-- START Recorded data --
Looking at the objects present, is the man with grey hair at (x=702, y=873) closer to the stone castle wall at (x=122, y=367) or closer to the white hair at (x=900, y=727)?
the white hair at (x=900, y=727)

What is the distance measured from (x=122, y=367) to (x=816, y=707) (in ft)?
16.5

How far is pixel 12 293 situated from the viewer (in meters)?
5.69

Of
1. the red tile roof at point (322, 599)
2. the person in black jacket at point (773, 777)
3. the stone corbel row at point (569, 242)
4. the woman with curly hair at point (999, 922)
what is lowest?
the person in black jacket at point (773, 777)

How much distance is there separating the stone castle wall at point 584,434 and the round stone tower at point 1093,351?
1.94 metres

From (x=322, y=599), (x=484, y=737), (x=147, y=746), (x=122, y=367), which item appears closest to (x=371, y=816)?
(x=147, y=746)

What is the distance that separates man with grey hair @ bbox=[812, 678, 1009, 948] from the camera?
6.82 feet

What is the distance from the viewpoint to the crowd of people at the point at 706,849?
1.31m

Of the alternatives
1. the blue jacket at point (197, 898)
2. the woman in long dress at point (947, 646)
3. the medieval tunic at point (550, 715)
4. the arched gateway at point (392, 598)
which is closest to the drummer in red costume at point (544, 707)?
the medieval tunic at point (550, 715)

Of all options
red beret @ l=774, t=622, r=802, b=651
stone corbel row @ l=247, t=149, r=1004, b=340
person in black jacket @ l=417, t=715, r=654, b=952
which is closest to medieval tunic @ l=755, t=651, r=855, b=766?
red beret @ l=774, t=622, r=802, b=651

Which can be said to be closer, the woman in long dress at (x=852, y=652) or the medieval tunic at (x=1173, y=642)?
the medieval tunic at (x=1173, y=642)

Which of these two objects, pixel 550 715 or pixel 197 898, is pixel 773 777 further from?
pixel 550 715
-- END Recorded data --
-- START Recorded data --
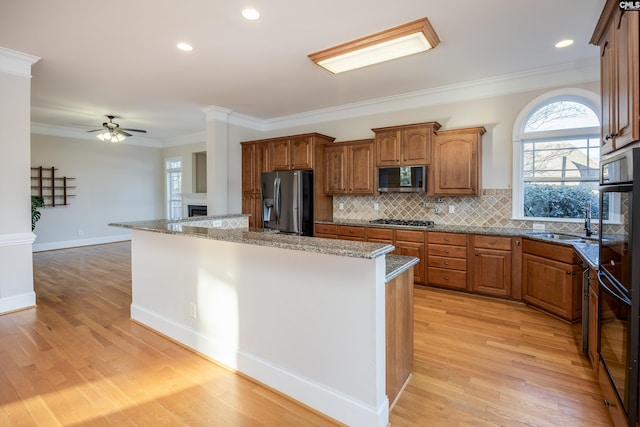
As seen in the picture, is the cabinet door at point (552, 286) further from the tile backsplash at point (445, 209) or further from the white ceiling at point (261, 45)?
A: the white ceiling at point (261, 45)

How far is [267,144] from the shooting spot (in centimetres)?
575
-- END Recorded data --
-- START Recorded data --
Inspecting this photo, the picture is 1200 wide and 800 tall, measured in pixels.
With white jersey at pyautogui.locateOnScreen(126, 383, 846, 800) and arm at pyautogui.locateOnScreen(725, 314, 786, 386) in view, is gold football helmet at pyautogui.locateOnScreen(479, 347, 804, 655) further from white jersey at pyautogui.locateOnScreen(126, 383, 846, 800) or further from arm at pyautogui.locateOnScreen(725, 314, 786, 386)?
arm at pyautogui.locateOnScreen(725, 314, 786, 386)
-- END Recorded data --
The exercise
How many of the lines above contain the string "picture"? Reply with the number alone.

Written answer
2